TO BE DONE: Copy out every record below with complete accuracy.

--- Begin RECORDS TO PROCESS ---

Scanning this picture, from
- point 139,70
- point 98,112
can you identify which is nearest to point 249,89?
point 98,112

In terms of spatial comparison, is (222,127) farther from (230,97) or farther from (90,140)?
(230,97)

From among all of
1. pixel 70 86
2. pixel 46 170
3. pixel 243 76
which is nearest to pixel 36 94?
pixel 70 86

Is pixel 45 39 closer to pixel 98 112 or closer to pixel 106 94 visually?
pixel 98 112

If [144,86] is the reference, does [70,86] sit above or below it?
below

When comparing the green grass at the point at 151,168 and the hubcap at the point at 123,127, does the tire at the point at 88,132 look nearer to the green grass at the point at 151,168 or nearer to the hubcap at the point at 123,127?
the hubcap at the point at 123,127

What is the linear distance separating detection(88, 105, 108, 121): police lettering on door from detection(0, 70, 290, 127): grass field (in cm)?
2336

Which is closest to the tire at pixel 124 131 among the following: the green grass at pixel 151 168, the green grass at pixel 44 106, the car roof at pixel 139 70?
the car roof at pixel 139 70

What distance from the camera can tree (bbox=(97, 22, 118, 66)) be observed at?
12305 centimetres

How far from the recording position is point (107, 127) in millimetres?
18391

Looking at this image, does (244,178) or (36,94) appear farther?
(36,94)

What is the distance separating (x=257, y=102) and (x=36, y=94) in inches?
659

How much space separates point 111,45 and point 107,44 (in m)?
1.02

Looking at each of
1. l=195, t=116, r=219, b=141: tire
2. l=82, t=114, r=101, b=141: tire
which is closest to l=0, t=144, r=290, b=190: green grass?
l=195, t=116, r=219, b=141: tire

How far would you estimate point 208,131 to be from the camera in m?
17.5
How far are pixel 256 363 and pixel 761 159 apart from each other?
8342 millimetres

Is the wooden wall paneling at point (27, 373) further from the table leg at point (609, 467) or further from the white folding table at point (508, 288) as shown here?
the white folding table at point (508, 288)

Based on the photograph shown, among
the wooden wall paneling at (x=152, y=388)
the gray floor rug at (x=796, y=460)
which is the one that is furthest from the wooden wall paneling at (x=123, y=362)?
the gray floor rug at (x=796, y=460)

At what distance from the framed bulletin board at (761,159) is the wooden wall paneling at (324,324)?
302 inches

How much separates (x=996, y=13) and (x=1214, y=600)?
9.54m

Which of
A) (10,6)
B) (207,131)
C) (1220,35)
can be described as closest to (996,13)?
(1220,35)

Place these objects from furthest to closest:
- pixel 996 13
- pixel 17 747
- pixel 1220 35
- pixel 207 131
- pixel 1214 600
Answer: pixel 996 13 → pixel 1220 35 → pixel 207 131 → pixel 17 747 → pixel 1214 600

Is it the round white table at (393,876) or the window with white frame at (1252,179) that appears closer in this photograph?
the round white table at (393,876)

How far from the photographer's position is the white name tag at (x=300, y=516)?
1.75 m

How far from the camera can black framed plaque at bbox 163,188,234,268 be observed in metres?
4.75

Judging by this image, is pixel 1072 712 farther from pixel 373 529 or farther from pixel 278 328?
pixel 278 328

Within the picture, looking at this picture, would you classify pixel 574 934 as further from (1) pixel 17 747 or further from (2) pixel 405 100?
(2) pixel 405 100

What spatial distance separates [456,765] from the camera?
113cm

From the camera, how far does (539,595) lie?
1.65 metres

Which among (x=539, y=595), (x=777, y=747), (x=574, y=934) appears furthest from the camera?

--- End RECORDS TO PROCESS ---

REPLY:
Scanning this picture, from
- point 139,70
- point 98,112
can you identify which is nearest to point 249,89?
point 98,112

In terms of spatial comparison, is (222,127) farther from (230,97) or farther from (90,140)?
(230,97)

From among all of
1. pixel 70 86
2. pixel 46 170
3. pixel 243 76
which is nearest to pixel 36 94?
pixel 70 86

Is pixel 45 39 closer to pixel 98 112 or closer to pixel 106 94 visually?
pixel 98 112

If [144,86] is the reference, does [70,86] sit above or below it?
below

When comparing the green grass at the point at 151,168 and the hubcap at the point at 123,127, does the tire at the point at 88,132 look nearer to the green grass at the point at 151,168 or nearer to the hubcap at the point at 123,127?
the hubcap at the point at 123,127

What is the linear distance separating detection(88, 105, 108, 121): police lettering on door from detection(0, 70, 290, 127): grass field (in cm)?
2336

Which is closest to the tire at pixel 124 131 among the following: the green grass at pixel 151 168, the green grass at pixel 44 106, the car roof at pixel 139 70?
the car roof at pixel 139 70

What distance from the camera can tree (bbox=(97, 22, 118, 66)) be observed at?
12305 centimetres

How far from the recording position is point (107, 127) in millimetres?
18391

Looking at this image, does (244,178) or (36,94) appear farther?
(36,94)

What is the distance separating (x=257, y=102) and (x=36, y=94) in inches?
659

How much space separates point 111,45 and point 107,44 (in m)?
1.02

Looking at each of
1. l=195, t=116, r=219, b=141: tire
2. l=82, t=114, r=101, b=141: tire
which is closest to l=0, t=144, r=290, b=190: green grass?
l=195, t=116, r=219, b=141: tire

How far would you estimate point 208,131 to be from the camera in m?
17.5
How far are pixel 256 363 and pixel 761 159 apart from each other?
8342 millimetres

Is the wooden wall paneling at point (27, 373) further from the table leg at point (609, 467) or further from the white folding table at point (508, 288) as shown here?
the white folding table at point (508, 288)

Based on the photograph shown, among
the wooden wall paneling at (x=152, y=388)
the gray floor rug at (x=796, y=460)
which is the one that is furthest from the wooden wall paneling at (x=123, y=362)?
the gray floor rug at (x=796, y=460)

At what distance from the framed bulletin board at (761,159) is the wooden wall paneling at (324,324)?
302 inches

How much separates (x=996, y=13) and (x=1214, y=600)?
9.54m

Which of
A) (10,6)
B) (207,131)
C) (1220,35)
can be described as closest to (996,13)?
(1220,35)

Place these objects from furthest to closest:
- pixel 996 13
- pixel 17 747
- pixel 1220 35
- pixel 207 131
- pixel 1214 600
Answer: pixel 996 13 → pixel 1220 35 → pixel 207 131 → pixel 17 747 → pixel 1214 600

Is it the round white table at (393,876) or the window with white frame at (1252,179) that appears closer in this photograph?
the round white table at (393,876)

How far from the photographer's position is the white name tag at (x=300, y=516)?
1.75 m

How far from the camera can black framed plaque at bbox 163,188,234,268 be observed in metres?
4.75

Judging by this image, is pixel 1072 712 farther from pixel 373 529 or farther from pixel 278 328?
pixel 278 328

Within the picture, looking at this picture, would you classify pixel 574 934 as further from (1) pixel 17 747 or further from (2) pixel 405 100?
(2) pixel 405 100

What spatial distance separates [456,765] from the camera?
113cm

From the camera, how far does (539,595) lie?
1.65 metres

Which among (x=539, y=595), (x=777, y=747), (x=574, y=934) appears furthest from the camera?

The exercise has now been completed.